I hate seeing people opening their eyes underwater in the ocean, and then they act like they can see clearly for 50ft.
 
Avatar reminded of this.

The infamous "Listen I betrayed you all, but I'll really a good person, and I really want to help you all out" scene that always creeps up.

I don't know why, but I really hate those scenes. I don't know if they apply to myths (other than I think if you do it to a group of people, they aren't going to stand around and watch you do it-a think a mass beatdown will be order, if not out right killed.
 
I hate to break it to you, but it only does take once.

I hear you Dready!
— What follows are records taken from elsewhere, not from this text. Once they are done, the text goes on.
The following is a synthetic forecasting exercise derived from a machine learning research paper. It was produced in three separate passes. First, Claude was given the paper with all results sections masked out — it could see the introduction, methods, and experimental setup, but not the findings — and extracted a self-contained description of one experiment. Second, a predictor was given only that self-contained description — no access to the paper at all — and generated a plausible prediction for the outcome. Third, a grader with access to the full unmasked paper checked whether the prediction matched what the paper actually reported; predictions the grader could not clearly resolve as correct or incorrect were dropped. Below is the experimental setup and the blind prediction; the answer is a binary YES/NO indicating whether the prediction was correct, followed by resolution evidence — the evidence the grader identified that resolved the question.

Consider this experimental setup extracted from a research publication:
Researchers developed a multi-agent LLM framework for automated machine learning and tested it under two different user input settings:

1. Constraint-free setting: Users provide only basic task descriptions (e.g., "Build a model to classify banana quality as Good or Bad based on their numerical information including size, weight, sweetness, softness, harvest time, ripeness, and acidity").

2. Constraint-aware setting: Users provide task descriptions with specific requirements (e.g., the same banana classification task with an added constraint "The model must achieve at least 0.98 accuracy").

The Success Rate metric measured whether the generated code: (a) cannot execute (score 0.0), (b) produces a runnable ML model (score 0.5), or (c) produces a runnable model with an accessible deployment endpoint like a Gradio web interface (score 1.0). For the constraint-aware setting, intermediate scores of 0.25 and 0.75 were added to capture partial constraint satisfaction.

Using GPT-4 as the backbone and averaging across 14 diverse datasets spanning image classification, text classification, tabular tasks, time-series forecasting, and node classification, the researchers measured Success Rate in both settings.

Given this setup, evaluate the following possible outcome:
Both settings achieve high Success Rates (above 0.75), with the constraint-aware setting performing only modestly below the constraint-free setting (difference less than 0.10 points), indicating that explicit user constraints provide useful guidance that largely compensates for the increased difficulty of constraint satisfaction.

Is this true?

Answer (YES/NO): YES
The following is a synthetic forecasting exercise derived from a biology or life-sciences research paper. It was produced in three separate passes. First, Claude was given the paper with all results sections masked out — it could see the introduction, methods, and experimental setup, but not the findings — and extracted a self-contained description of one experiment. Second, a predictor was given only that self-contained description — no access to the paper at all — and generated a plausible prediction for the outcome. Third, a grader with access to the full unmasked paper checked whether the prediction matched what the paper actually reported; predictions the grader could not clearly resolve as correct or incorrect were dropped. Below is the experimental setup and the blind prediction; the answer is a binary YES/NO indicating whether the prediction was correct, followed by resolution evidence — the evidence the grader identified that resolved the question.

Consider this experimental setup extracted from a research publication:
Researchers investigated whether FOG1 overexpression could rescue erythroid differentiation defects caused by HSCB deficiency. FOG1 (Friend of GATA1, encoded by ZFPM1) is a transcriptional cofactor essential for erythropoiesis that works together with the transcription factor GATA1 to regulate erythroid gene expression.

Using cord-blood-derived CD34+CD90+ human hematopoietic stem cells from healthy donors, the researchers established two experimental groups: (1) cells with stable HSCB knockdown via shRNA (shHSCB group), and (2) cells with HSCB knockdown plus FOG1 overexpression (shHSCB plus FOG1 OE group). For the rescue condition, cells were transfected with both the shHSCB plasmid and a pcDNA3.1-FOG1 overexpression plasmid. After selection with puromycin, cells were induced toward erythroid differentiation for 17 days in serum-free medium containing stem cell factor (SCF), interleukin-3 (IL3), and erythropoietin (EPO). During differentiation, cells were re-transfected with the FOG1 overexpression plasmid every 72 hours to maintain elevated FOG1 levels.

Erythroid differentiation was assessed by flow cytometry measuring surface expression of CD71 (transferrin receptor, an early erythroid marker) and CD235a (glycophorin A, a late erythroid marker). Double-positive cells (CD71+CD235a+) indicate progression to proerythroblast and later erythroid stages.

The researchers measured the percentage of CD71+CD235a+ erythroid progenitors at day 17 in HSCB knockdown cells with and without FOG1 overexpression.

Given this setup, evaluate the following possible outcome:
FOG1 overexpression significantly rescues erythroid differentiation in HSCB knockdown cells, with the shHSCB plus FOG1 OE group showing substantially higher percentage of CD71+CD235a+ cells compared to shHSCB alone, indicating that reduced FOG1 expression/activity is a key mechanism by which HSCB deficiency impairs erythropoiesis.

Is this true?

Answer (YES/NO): YES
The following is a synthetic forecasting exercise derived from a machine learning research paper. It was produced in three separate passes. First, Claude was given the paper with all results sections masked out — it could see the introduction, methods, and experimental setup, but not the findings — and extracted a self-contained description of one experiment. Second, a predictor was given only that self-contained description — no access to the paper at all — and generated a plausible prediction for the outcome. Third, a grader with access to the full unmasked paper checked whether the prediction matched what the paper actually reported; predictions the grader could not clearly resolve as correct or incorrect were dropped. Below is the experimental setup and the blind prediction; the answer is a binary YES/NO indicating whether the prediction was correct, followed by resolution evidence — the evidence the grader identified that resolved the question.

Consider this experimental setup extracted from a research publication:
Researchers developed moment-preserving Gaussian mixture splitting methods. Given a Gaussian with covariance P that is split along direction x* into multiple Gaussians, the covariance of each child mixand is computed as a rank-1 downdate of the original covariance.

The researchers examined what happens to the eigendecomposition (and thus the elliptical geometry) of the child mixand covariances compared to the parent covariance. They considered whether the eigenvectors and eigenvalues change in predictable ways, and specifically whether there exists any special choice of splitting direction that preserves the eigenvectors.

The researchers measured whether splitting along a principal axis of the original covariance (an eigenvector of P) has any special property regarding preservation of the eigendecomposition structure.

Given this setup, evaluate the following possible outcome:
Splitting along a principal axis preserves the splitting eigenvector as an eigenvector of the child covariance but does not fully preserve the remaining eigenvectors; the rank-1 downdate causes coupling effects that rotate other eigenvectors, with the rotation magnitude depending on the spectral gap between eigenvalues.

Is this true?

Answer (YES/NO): NO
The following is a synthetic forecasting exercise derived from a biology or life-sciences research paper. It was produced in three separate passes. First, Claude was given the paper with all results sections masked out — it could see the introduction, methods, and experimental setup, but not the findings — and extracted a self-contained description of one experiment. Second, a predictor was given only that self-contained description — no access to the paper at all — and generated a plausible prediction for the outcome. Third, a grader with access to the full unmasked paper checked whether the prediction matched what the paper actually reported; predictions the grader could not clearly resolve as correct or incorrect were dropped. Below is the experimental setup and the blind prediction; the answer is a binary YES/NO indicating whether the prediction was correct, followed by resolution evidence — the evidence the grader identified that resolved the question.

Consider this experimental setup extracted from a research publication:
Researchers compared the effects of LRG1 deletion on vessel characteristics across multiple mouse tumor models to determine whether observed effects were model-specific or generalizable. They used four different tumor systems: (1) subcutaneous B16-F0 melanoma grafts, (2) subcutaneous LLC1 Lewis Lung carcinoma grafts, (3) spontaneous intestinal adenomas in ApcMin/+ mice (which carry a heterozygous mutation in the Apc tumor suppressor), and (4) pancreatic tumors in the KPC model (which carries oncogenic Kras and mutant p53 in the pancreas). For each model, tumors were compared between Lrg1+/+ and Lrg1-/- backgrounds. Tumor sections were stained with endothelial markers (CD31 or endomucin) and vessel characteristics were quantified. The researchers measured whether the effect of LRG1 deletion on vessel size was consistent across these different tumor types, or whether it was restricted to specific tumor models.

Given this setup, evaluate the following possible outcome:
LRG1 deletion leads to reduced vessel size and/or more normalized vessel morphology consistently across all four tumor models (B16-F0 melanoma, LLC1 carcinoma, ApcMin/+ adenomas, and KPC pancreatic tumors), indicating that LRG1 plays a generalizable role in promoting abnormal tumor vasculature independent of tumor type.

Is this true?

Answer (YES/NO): NO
LOL.


I wonder if maybe what was meant was in a movie, where the couple are active throughout the movie, the "first time" they have it she's preggers (to which my question is-this is the 21st century, why are both parties taking protection? lol)
 
Not an "in film" myth, but a myth that surrounds hollywood films.

The idea that ANY lead actor does ANY of their stunts in a film. If they say they did, they are lying. They lie at the studio's urging, and the studio backs them up on it. They don't do it, ever. The lead actors in a Hollywood production are subject to insurance policies in the tens of millions (or more) dollars, because Tom Cruise breaking his hip on the third day of filming runs "Mission Impossible 46" right off the rails. An actor doing ANY of their own stunts would generallly void the insurance policy. They barely let them stand on a step ladder much less anything really dangerous.
 
Every twelve-year-old girl can hack into any website, even the pentagon's, in mere minutes. If it's not a twelve-year-old-girl, then it's a fat black man. These are the only times they get to be heroes.

There is evidence to suggest that ancient civilizations (Egypt, Aztec, Antarctica, lol) were assisted by a common super-civilization, perhaps extraterrestrial in origin.

Restaurant workers will spit in your food if you're mean to them. I've been in the business for more than a decade, and NO restaurant worker would do anything this heinous. We'll talk shit about you, and your service might be a little slower, but your food is safe to eat (as safe as usual, anyway).

The F.B.I. has a network of cameras that can watch you anywhere you go, instantly.

When a forensic pathologist sends evidence to the lab, the results will be back within 24 hours. Uhh, try 4-6 weeks; those labs are constantly backed up.

Any good archaeologist can instantly translate a multitude of dead languages that haven't been spoken by a live person in hundreds or thousands of years. It's especially interesting when it's a new language that they've never seen before, but it's similar to one they know, so they'll figure it out.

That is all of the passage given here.